Steven Marwick talking about outcomes …

ESS loves outcomes and we are not giving them up without a fight.  But there are some problems with the way we use the word.  And that matters because it’s getting in the way of public service improvement.

We’ve got the verb wrong

The postie delivers the mail.  The midwife delivers the baby.  No one delivers an outcome.

In fact we deliver activities that enable the people we work with to achieve outcomes.  So at most the verb should be “achieve”.

But in relation to strategic outcomes, the most appropriate word is contribute since no single activity or organisation can achieve those outcomes on their own.

Am I just being pedantic?  Why does the verb matter?

Well because …

Outcomes are not targets

Did I mention ESS loves outcomes?  We love them because they focus attention on the difference we want to make rather than just activities or money.  Outcomes help us critically question whether we are doing the right thing to bring about the change people want.  Outcomes provide a route map for measurement and learning.

But they are not targets.  We should hold them lightly. We should change them if we discover, as we work, that they are not right.  We should measure “what works, who for and why – or why not?” not simply how many reduced loneliness we have “delivered”.

And another thing …

You can’t commission an outcome

If you can’t deliver an outcome you certainly can’t commission one.  “I’d like a new laptop and some increased wellbeing please”  Nonsense! Outcome-focused commissioning is crucial, don’t get me wrong.  But it’s the service you commission not the outcomes.  That means commissioning a service that has the best possible chance of achieving positive outcomes for a particular client group. 

Less performance more learning

Another reason why words matter is because they drive culture.  And we seem to have a public service culture where performance and accountability trumps learning almost every time.  This means we know if services have been delivered but not whether these are the right services, delivered in the right way to the right people to achieve the outcomes people want.  The performance culture means we know a great deal about what’s going wrong and far too little about how to put it right.    

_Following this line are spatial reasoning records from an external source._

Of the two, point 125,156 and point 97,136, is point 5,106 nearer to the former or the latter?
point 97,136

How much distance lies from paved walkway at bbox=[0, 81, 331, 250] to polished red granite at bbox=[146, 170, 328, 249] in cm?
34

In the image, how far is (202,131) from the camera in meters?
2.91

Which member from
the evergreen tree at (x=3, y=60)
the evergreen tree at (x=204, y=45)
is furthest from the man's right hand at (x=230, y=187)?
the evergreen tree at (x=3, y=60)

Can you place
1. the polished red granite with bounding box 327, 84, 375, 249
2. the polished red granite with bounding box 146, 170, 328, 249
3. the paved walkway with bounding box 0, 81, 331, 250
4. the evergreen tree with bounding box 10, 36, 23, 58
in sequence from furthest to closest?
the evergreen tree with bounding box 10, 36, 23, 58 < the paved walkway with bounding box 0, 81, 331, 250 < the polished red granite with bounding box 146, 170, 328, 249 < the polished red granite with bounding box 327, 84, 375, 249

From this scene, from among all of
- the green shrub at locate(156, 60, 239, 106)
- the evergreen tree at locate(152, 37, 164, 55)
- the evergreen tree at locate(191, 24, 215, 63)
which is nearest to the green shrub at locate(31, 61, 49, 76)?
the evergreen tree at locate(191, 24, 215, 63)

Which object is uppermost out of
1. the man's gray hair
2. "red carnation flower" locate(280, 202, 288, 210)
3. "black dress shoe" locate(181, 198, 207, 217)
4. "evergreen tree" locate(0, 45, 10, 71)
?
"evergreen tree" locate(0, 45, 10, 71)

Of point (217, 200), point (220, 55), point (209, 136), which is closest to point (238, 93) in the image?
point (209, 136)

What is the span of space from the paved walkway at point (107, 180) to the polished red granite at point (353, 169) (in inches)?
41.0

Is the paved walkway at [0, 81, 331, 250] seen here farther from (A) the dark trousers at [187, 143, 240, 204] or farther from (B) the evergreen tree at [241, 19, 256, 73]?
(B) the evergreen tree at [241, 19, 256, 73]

Public sector activity is driven by performance measures (and by budgets).  That’s a problem because we do what we are measured on.  So measures, rather than a focus on making the system work for people, is driving what we do.

What would happen if we had no national statistics?  No local authority league tables?  No HEAT targets.  Would we be any worse off?  I wonder.

Imagine instead if public services were only driven by local need and desired outcomes.  And then we only measured whether and how we achieved those outcomes and for who, and what we have learned, then I suggest we’d be much further forward with Christie.

Most importantly where are the people?

Outcomes matter to people.  We all want to be happier, healthier, smarter, sexier (or is that just me?).  Anyway, when we write our outcomes we should include the “who” in the outcome.  For example “care experienced young people have more positive life chances”.  That way we know who we intend to make a difference with and for, and who we should ask for feedback from when measuring the outcome.

Indeed the people the outcomes are for should really be involved in writing them in the first place.  And people should be at the heart of measuring the outcomes approach.  They – not (just) the stats – tell us whether activities are making a difference and why.  That in turn means that the outcomes approach requires a rich tapestry of evidence – research, practitioner experience, lived-experience evidence; a mix of stats and stories. 

So don’t ditch outcomes.  Let’s use them properly. And the third sector can help.  We don’t have all the answers and we need to learn as well.  But the more the third sector’s experience is used to feed in, contribute, even lead public service reform the better chance we have of truly achieving outcomes.  And then we’ll all love them.